I have name changed for this as it could be quite outing.
My SIL is very toxic to the point we have stopped having contact with her to protect our children. If we didn’t have children we would likely continue to see her as MIL isn’t in the best health. MIL is not happy with us having no contact but we truly believe it’s for the best.
I believe SIL probably has narcissistic personality disorder. She belittles DH and MIL to make herself feel better about her own insecurities despite projecting a very independent, confident and self assured image. She goes out of her way to cause a rift between MIL and DH and it is allowed to happen because it has been the norm for the last 25 years.
I’ll be honest that I do judge MIL regarding the situation. I feel she could end it by standing up to SIL and calling her out on her behaviour. But she doesn’t and actually refuses to discuss it or get involved in it. Frequently PIL talk about a personality clash which it really isn’t. We could tolerate that. So SIL holds this power over MIL and MIL allows it. She has previously told me she is scared of SIL.
MIL has always done a lot in terms of childcare for SIL. SIL hasn’t had anyone else to help out but she has had help over and above what MIL tells us she is comfortable doing. But obviously that is her choice.
I don’t expect free childcare from anyone but what hurts me is that MIL is much closer to her other grandchildren because of the amount of time she spends with them. I see this upset my husband and he also gets upset with SIL as if the children are sick she won’t make alternative arrangements so MIL doesn’t catch it. She expects MIL to do what she agreed to regardless of the state of the children.
Due to SIL’s youngest starting school in September, PIL offered to have our children for one afternoon a week. This is from 1.30pm until around 3pm when DH gets home. It’s also an afternoon where DS has an activity. PIL agreed to stay until 4.45pm when DH returns so we don’t have to take the younger one out and they can nap if they need to.
I’m very grateful for the help and glad they are spending some time mainly with the younger one.
They are going on holiday for two weeks so won’t be able to help. That’s fine no problem at all we can make alternative arrangements. But today have let us know they can only do the week before their holiday until 4pm. This also happens to be SIL’s birthday so they are no doubt going to see her.

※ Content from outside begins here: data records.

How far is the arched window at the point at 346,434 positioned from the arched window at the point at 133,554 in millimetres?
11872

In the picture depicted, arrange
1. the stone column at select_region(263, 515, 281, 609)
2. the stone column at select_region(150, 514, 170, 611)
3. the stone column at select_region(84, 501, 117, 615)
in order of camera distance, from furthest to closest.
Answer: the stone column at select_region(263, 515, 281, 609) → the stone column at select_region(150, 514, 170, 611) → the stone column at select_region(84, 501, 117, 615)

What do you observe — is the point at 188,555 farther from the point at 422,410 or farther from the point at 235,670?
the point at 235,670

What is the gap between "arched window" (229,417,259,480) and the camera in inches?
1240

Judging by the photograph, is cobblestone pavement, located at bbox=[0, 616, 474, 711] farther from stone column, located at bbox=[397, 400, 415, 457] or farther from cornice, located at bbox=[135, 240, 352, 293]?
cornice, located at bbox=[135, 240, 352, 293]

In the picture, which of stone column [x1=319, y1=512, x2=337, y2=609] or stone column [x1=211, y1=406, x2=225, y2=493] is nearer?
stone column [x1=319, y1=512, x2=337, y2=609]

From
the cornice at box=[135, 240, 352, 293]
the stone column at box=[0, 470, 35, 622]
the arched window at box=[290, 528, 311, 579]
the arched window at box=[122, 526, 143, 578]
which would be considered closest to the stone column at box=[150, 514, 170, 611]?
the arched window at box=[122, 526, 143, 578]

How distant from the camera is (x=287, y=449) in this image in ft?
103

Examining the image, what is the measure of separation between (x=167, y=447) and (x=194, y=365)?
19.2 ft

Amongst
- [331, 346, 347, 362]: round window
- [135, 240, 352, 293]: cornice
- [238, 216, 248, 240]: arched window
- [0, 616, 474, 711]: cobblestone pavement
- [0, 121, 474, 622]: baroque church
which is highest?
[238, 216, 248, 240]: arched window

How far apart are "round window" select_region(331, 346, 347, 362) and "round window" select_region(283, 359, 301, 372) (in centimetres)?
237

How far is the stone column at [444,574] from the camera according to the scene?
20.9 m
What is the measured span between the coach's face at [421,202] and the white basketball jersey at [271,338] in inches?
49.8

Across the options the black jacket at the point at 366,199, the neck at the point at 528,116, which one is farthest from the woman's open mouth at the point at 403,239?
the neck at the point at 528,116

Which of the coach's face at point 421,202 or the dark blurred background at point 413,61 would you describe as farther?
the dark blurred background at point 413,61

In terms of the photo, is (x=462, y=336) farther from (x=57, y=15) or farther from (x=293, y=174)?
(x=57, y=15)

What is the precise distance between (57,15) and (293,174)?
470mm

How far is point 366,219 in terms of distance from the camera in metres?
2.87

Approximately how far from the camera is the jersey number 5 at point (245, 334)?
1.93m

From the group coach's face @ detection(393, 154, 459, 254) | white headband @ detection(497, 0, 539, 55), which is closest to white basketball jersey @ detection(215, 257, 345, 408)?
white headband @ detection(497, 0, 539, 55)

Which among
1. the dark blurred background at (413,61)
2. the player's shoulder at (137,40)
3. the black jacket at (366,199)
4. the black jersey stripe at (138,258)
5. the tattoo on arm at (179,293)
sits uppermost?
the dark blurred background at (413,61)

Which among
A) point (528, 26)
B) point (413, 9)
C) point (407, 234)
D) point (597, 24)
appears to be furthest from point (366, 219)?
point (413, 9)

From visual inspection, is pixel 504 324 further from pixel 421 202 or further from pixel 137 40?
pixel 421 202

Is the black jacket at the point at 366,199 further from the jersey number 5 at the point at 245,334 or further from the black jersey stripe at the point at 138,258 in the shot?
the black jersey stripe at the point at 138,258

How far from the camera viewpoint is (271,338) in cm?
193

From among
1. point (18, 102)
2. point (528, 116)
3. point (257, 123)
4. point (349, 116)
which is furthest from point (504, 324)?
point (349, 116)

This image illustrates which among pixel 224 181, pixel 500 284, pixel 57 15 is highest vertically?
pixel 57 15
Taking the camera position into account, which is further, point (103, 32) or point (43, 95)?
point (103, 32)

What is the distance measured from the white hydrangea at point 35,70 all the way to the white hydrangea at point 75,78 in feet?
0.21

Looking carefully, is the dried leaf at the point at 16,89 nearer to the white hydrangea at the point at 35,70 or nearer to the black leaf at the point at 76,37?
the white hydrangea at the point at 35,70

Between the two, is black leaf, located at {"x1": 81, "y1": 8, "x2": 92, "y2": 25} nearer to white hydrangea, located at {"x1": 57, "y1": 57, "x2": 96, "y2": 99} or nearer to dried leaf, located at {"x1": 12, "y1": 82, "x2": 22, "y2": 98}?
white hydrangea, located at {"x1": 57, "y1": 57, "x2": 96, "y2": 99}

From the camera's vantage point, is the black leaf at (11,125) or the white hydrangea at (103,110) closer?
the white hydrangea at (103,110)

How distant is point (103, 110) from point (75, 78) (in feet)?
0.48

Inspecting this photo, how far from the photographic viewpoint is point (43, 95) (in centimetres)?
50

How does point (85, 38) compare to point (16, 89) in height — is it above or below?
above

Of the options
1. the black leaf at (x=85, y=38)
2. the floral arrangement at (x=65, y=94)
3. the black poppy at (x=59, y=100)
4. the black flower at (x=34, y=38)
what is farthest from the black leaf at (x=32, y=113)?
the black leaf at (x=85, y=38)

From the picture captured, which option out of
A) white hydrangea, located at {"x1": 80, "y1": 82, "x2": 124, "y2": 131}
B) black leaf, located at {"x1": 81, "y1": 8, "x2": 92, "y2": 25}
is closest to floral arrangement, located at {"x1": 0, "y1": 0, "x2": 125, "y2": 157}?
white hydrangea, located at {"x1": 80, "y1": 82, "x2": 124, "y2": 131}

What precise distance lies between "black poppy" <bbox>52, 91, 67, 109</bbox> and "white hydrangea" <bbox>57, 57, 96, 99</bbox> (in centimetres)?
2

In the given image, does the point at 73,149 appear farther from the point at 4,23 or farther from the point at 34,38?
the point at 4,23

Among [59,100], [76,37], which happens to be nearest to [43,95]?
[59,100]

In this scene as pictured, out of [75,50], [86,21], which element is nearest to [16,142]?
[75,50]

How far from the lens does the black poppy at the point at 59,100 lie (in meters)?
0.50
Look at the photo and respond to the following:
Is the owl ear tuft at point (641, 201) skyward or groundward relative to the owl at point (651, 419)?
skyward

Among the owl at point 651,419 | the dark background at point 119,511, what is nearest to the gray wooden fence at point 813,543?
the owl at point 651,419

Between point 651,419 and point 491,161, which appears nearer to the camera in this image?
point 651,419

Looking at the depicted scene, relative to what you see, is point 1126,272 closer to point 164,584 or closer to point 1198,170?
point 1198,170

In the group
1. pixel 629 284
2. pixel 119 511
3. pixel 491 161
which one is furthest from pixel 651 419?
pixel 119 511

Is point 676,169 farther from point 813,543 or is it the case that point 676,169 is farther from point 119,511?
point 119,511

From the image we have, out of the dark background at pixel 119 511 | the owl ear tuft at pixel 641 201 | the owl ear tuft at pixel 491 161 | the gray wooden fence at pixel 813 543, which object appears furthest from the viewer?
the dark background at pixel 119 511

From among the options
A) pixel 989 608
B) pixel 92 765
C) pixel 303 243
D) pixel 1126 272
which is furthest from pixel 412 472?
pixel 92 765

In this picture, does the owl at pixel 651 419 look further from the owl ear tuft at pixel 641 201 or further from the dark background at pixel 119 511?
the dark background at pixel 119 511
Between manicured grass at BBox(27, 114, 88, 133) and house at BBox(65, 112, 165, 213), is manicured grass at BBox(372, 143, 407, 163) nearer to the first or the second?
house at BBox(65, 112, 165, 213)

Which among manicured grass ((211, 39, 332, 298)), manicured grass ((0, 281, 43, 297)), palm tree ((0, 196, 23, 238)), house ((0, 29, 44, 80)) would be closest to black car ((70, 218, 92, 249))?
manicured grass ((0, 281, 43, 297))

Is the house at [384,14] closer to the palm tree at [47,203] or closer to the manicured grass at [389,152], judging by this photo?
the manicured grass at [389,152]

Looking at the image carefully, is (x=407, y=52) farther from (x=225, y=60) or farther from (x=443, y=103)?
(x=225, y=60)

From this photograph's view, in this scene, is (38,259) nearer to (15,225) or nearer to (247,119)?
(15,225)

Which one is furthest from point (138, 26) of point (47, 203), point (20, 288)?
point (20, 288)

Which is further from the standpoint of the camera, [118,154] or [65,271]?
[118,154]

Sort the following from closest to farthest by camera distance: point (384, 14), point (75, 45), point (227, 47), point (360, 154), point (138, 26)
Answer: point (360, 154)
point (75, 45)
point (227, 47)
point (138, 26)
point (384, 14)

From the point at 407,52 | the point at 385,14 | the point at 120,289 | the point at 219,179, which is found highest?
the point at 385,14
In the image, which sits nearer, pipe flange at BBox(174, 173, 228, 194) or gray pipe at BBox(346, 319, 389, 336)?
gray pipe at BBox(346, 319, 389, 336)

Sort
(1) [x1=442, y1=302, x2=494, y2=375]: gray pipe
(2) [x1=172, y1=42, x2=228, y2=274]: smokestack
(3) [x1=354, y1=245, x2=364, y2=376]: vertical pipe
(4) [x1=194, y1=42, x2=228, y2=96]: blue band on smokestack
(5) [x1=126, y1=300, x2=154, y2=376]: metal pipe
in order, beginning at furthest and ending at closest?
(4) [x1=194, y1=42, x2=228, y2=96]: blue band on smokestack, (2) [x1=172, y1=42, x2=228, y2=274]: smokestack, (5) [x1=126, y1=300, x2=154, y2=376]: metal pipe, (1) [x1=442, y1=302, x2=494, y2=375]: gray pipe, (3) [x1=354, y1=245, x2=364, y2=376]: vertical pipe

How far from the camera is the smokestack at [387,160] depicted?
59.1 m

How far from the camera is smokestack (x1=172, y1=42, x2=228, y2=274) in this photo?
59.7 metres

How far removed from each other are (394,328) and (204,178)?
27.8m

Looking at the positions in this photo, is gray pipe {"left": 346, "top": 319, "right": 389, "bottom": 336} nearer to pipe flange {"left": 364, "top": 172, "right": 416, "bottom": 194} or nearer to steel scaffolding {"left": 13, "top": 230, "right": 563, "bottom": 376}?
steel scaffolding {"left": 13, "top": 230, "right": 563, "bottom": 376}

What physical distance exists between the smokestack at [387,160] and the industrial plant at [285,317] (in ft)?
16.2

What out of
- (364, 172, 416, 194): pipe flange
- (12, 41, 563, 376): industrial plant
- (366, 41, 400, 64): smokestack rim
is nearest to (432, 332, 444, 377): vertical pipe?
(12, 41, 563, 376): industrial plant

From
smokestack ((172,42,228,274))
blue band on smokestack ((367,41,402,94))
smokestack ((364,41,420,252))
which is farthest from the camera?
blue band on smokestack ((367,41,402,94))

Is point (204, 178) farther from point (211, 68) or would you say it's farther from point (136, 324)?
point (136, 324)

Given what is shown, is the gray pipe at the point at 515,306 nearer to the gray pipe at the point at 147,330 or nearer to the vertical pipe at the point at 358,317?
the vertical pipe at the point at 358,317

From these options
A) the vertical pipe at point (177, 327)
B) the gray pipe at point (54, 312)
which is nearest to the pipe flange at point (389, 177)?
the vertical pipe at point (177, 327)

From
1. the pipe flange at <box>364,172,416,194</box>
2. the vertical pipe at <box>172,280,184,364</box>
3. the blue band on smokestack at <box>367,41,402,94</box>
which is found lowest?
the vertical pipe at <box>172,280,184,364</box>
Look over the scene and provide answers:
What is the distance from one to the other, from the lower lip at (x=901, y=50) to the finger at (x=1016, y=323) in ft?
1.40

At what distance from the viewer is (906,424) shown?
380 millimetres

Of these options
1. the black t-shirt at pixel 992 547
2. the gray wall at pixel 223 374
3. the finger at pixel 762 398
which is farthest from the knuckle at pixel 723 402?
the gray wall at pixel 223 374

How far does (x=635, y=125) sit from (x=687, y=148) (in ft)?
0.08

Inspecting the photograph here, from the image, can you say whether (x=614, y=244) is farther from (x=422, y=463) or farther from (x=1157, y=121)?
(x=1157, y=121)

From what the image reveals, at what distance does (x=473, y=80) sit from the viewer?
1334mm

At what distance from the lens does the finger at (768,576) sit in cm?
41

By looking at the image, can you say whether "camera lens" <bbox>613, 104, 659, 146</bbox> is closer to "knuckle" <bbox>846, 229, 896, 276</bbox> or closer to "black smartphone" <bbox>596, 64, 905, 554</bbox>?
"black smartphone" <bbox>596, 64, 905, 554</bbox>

I understand they want to see their daughter on her birthday but I feel they made the commitment to us first and they know that leaving by that time will mean the youngest will have to go to the activity which will be a nightmare for DH.
I know we are lucky and perhaps I shouldn’t even be upset by this but I know they would never do this to SIL. They would never dare break a childcare commitment to her and leave her in the lurch.
Part of me wonders if she has actually done this on purpose as she’s always so keen to prove to DH that she comes first but it’s my children suffering with not getting to spend time with their grandparents.
I really want to just tell DH to tell them not to worry about that date and make alternative arrangements anyway. I feel like this would send the message to SIL that her actions won’t bother us. I can just foresee there being an argument between DH and PIL - I will be at work - over the whole situation and I just want to avoid any conflict and particularly my children seeing it.
AIBU? What would you think or do?
So sorry it’s so long but didn’t want to drip feed.